In all of the history of the Italian criminal culture, ear cutting has never been a part of the play. That bit of disinformation lasted about two days until a few wogs were told that the next lot of ears to come off would be their own. End of disinformation program, but they are still unsolved murders.

And, now, if I may quote myself from an earlier work regarding these matters:

‘If you have a dead body in the bottom of your swimming pool and the police are on their way over to interview you about a missing wristwatch, then the only thing you can do is toss dirt into the pool and muddy the water. What people can’t see they won’t worry about. The police may remark on your dirty swimming pool but for the time being, that’s it until the next move, which is hopefully out of the fucking swimming pool.’

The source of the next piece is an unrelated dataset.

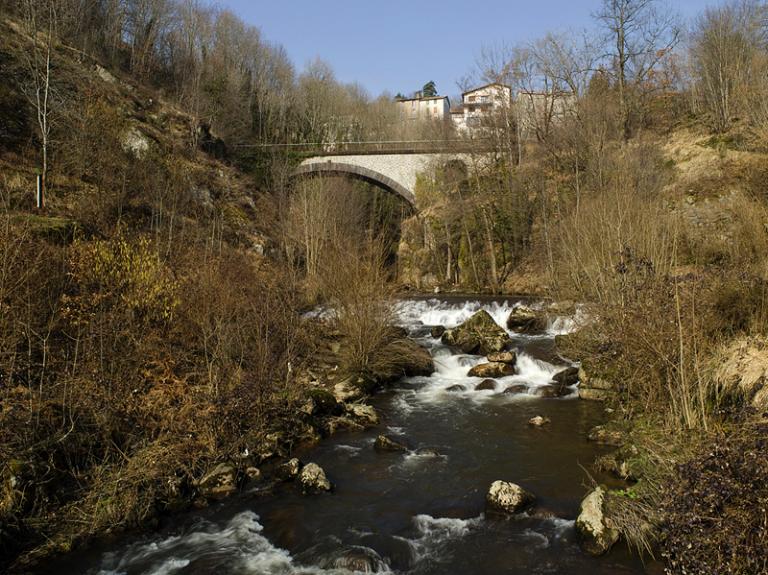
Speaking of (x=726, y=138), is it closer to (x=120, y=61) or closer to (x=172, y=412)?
(x=172, y=412)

To which I would add a thought from Sherlock Holmes: ‘Ninety per cent of all criminal cases solved are the direct result of information received. The remaining ten per cent belong to the investigating criminal detective and nine per cent of those cases are bungled by forensic fools. The impossible one per cent are totally unsolvable. The per cent remaining is then handed to us, my dear Watson.’

*

WHAT the media, police, writers and movie directors call the underworld they never truly understand. The logic is to ignore logic, which means you have to unlearn what you have been taught.

People, including police, think too much. They start by saying, ‘If I was the crook, I would have done this.’ They give most crooks too much credit for planning and logic. Dennis Allen shot a bloke for putting the wrong record on in his lounge room. Work that out – he would have been a shocking DJ.